Из косо торчащего обломка тонкой трубы потекла вода, как только Натаха повернула вентиль.
— Советую поторопиться, пока горячая!
— Ура насей Натасе! — Сэкиль, не смущаясь, сбросила одежду и начала намыливаться под тонкой струёй воды. — Мне так этого не хватаро!
Натаха, поколебавшись, последовала её примеру. Я, зная, как она стесняется своего тела, отвернулся.
Когда настала моя очередь, вода уже еле тёплая. Мы постирали бельё, повесили на горячую трубу сохнуть, улеглись на притащенную с нашего этажа кровать.
— Секиль, ты же что-то поняла, да? — спросил я.
— Скорее, вспомнира, — вздохнула азиатка. — Сто-то меняесся, Кэп-сама. Я борьше и борьше вспоминаю.
— Не мни сиськи, Сека. Говори уже, — мрачно сказала Натаха. — Хотя чую, что ничего приятного не услышу.
— Когда-то это быро моей работой. Проектирование топорогии пространства в метрике Пенроуза.
— Что за Пенроуз такой?
— Математик. Он занимарся квантовыми эффектами сознания. Доказар, сто активность мозга — это сусественно квантовый процесс, явряюссийся «объективной редукцией» квантовых состояний пространства-времени.
— Ничего не понял.
— Коррапс ворновой функсии как средствие выбора, соверсаемого субъектом, — вздохнула она.
— Понятнее не стало.
— Невазно. Он есё известен как создатель «невозмозных фигур».
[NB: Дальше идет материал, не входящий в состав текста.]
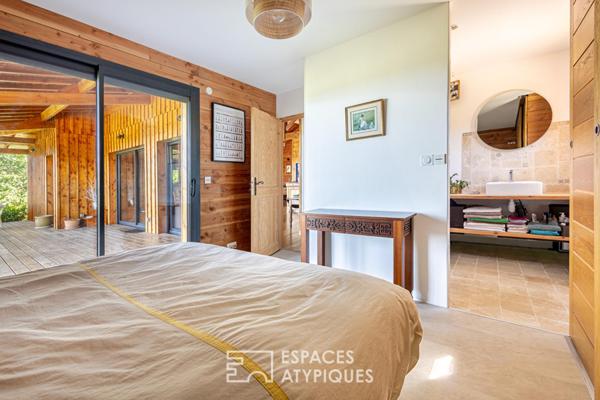 Maison contemporaine, excellence esthétique comme énergétique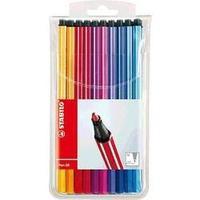 stabilo 6820pl pen 68 fineline colour pens pack of 20 stabilo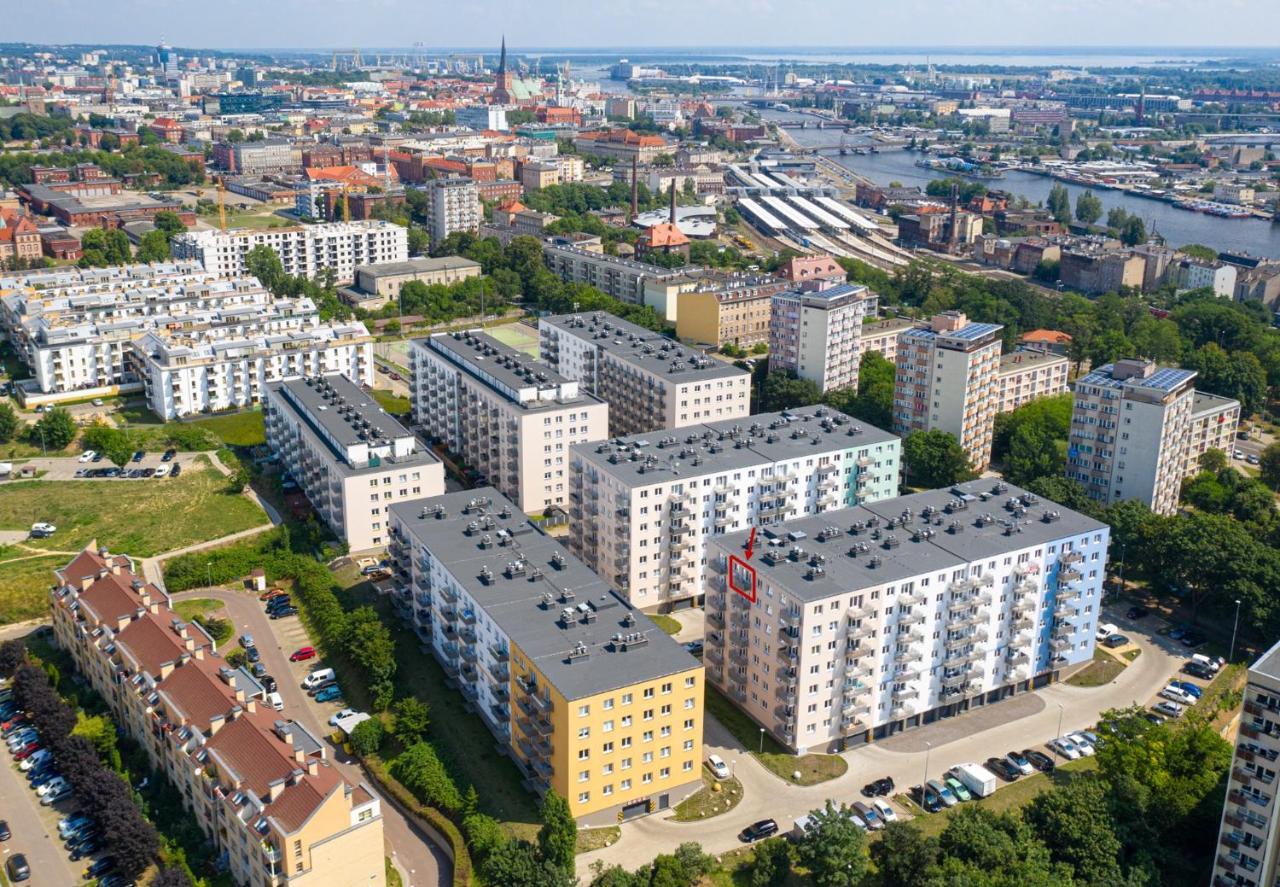 Mh Blue Design Apartment Szczecin Exterior foto
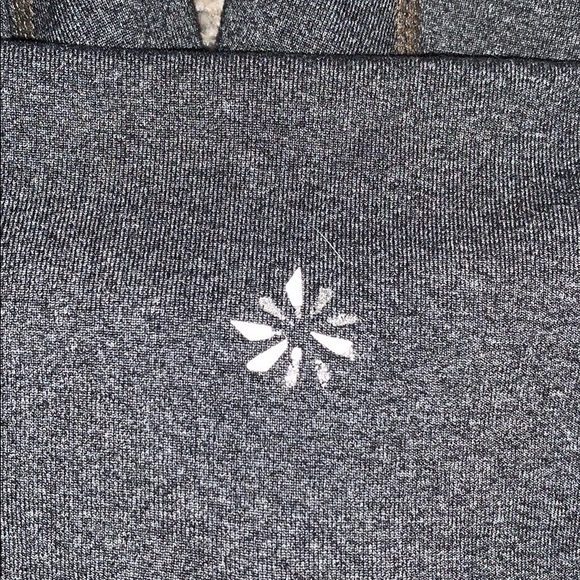 Grey Athleta Revelation Yoga Pants - Picture 5 of 7
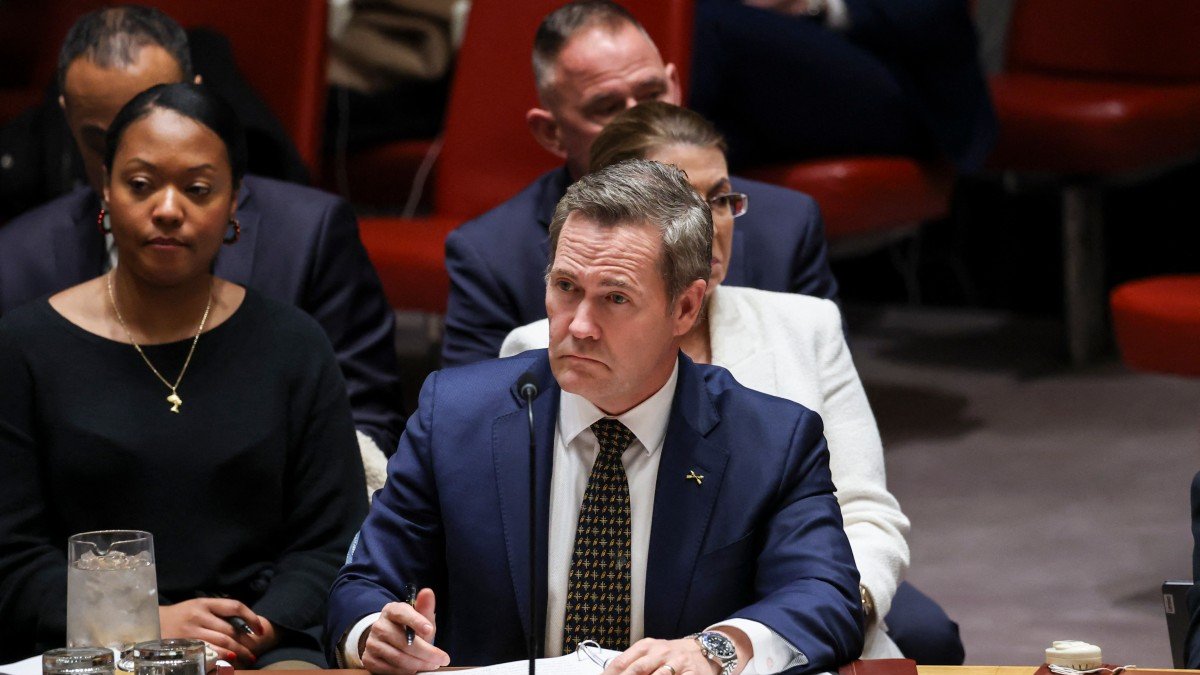 Mike Waltz, U.S. representative to the U.N., speaks about the Maduro regime.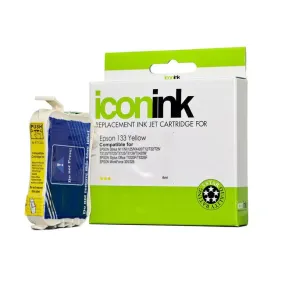 Icon Compatible Epson 133 Yellow Ink Cartridge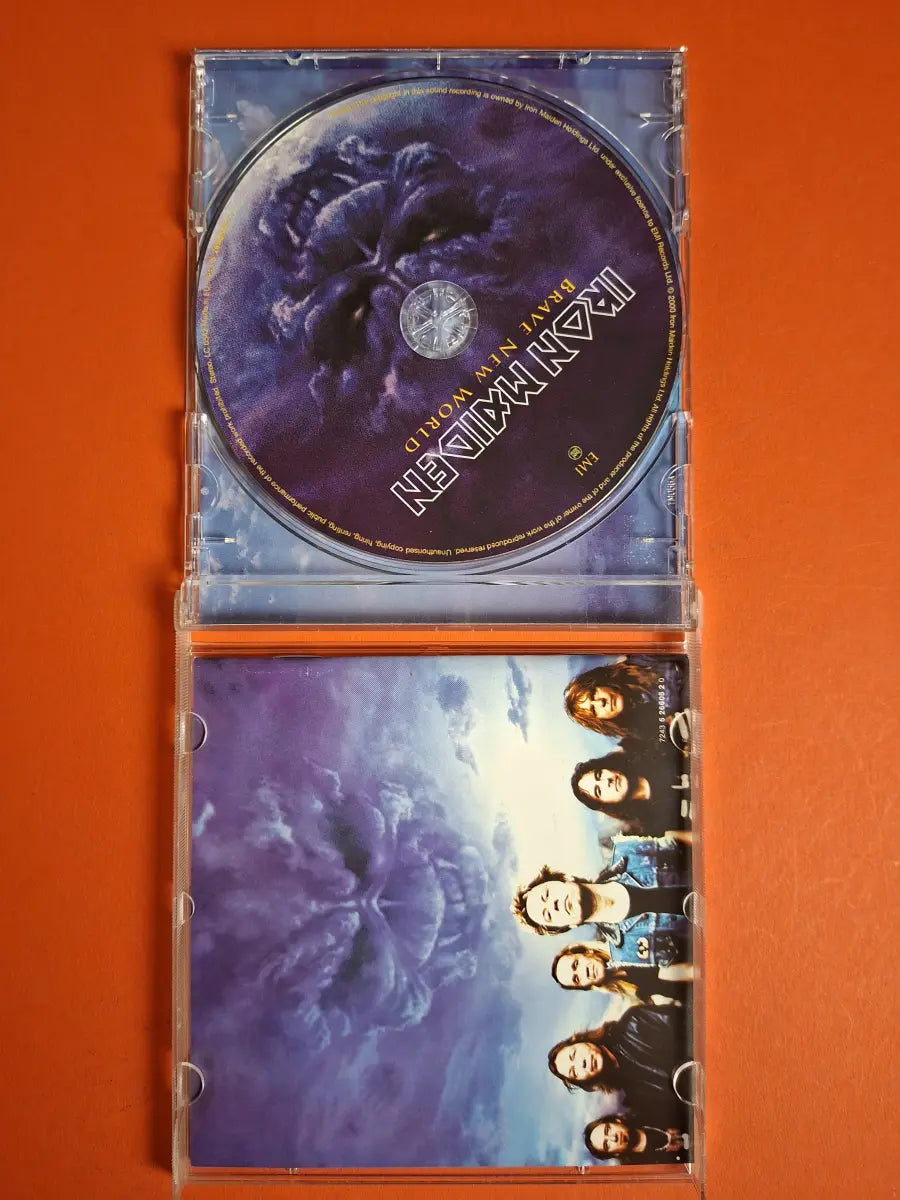 Iron Maiden – Brave New World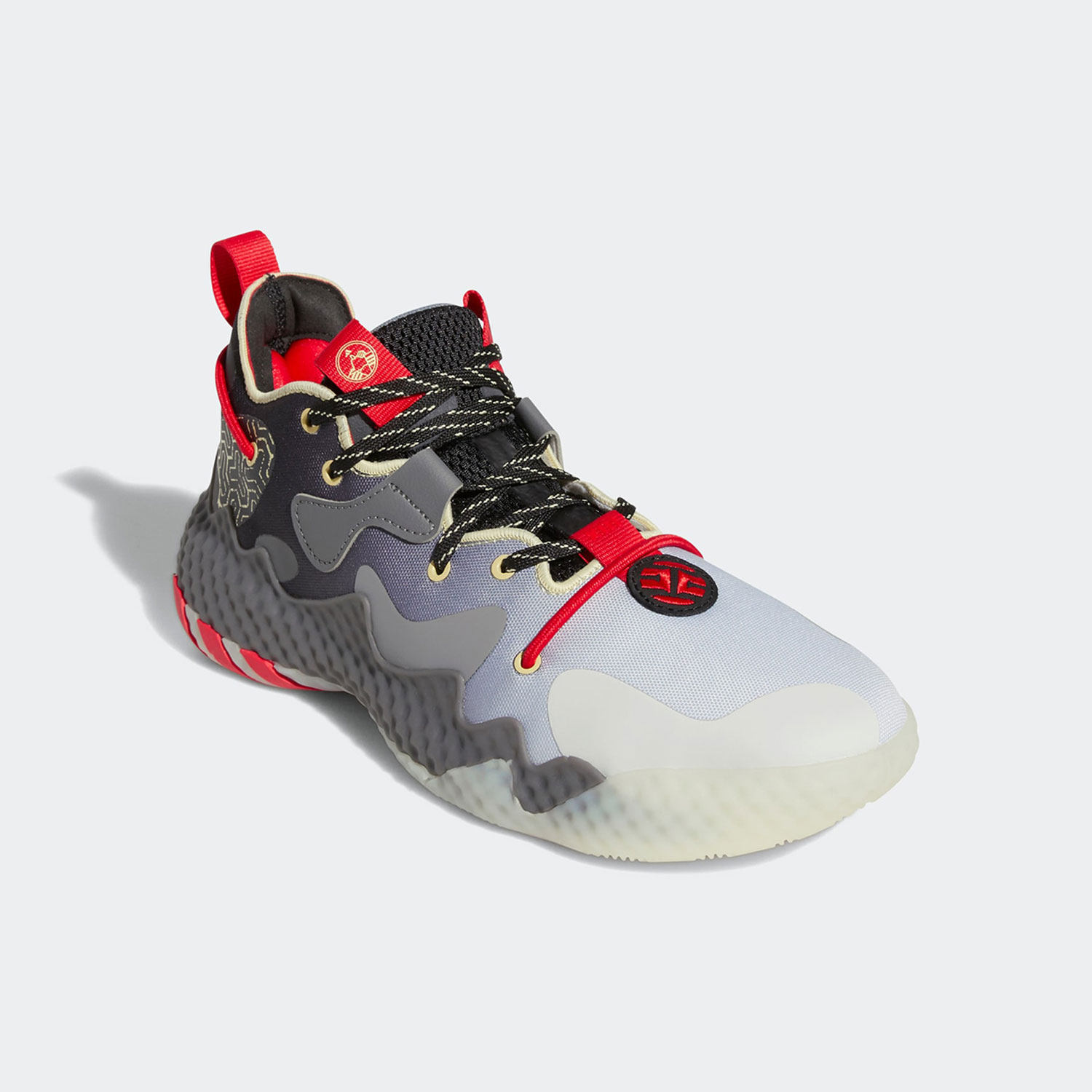 Adidas/阿迪达斯正品HARDEN VOL. 6 哈登6代男子耐磨篮球鞋FZ6007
— А не Эшер разве? — проявил я внезапно всплывший огрызок эрудиции.
— Эсер рисовар фигуры Пенроуза. Невозмозный треугорьник. Невозмозный куб. Рестница Эсера — на самом дере рестница Пенроуза.
— Эшер мне почему-то больше знаком.
— Он худозник. Пенроуз — математик. Мало кто знает математиков.
— Но ты знаешь.
— Мозаика Пенроуза — основа топорогического проектирования. Апериодисеское разбиение проскости и так дарее.
— И что это значит для нас?
— Сто выхода нет. Потому сто выходить некуда.
— Вот умеешь ты порадовать, подруга… — вздохнула Натаха. — Пойдемте лучше пожрём.
***
Кухонный лифт тут работает так же, как на нашем этаже. Точнее, на бывшем нашем. Нам дали понять, что не рады и не хотят больше видеть. Разогретую жратву хотят, а нас — нет. Теперь мы достаём мёрзлую еду, ставим на пар, греем — потом гонцы приходят и забирают. Глядя на нас, как на говно.
Пар идёт всё слабее, но и промёрзлость еды всё меньше. «Динамисеское равновесие», — называет это Сэкиль. А ещё она говорит: «Экстрапоряция тренда негативная».
Когда память начала возвращаться, оказалось, что она очень умная. Не то что мы с Натахой. Натаха хоть в железках волочёт, а я вообще дурак-дураком. Впрочем, никто из нас так и не вспомнил, как оказался тут. Память возвращается бесполезными кусками. Сэкиль работала на какую-то монструозную кибер-контору, создавала виртуальные реальности. «Дря игр и не торько», — сообщила она уклончиво. Натаха однажды вспомнила, что у неё был мотоцикл, и теперь страдает без него. Я не вспомнил ничего толкового и продолжаю вести беззаботную жизнь дебила.